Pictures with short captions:

————————

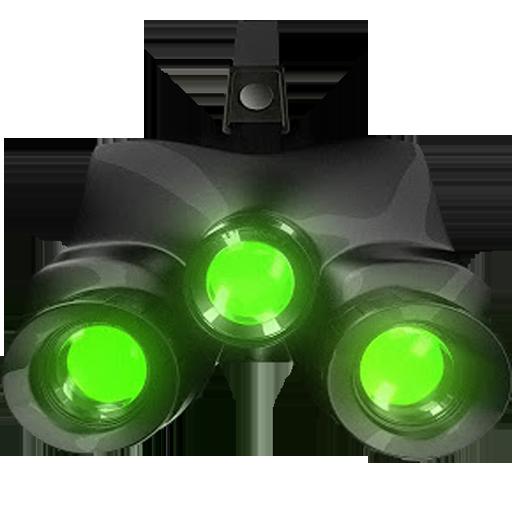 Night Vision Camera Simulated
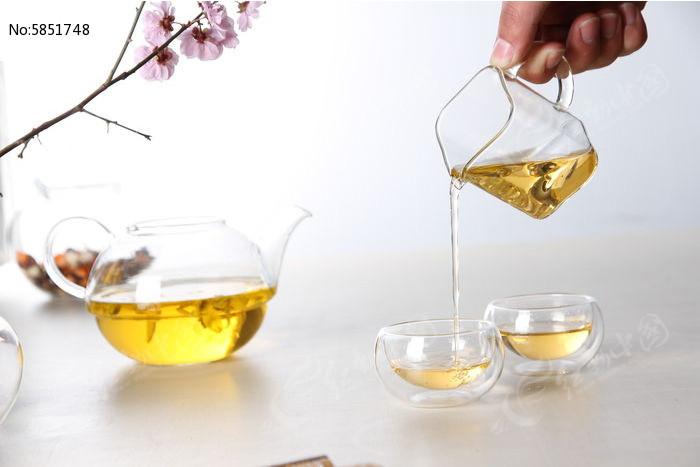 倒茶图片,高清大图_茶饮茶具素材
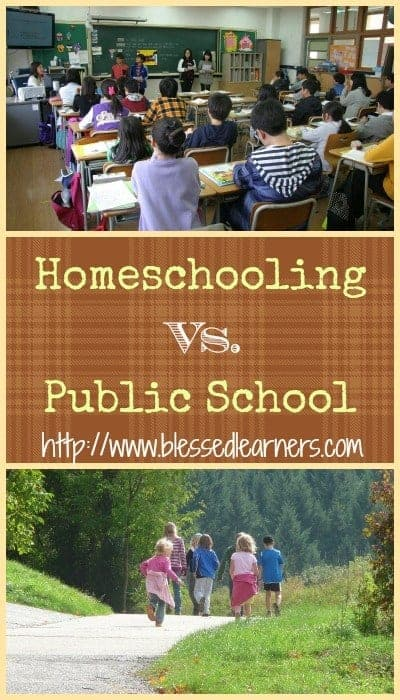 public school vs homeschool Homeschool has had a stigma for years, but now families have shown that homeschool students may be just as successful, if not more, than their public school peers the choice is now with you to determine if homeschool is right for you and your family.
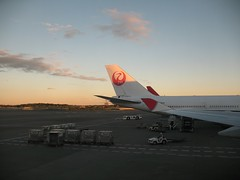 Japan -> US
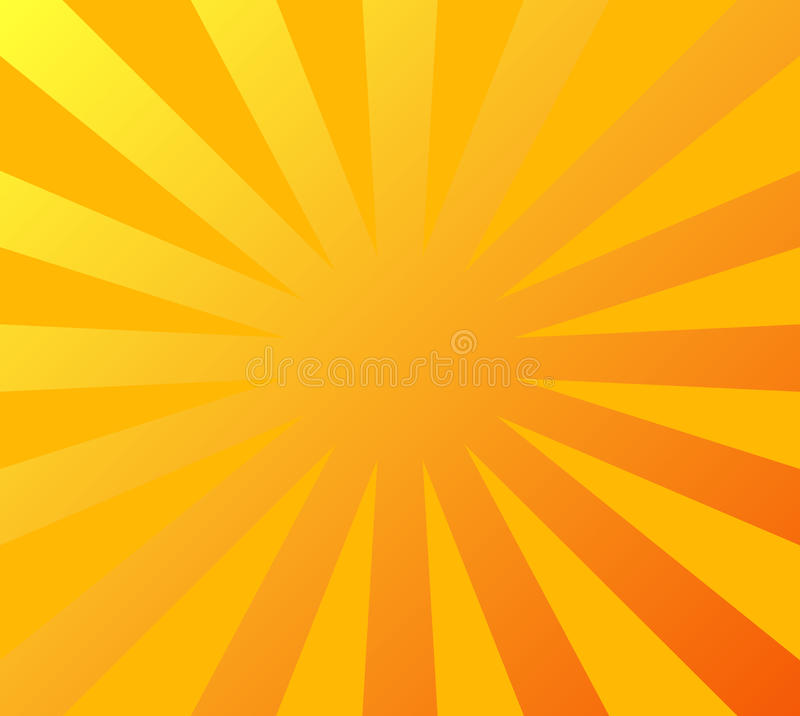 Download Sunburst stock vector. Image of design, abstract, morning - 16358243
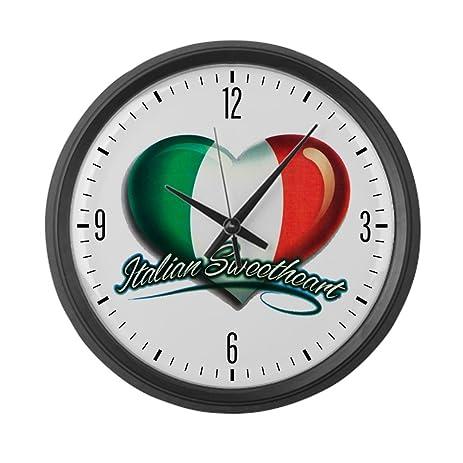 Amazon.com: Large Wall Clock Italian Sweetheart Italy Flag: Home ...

————————

What is being asked:
Retype exactly, please, the span from the line holding "Download Sunburst stock" through the closing line of the data, both ends included, without the pictures.

Solution:
 Download Sunburst stock vector. Image of design, abstract, morning - 16358243
 Amazon.com: Large Wall Clock Italian Sweetheart Italy Flag: Home ...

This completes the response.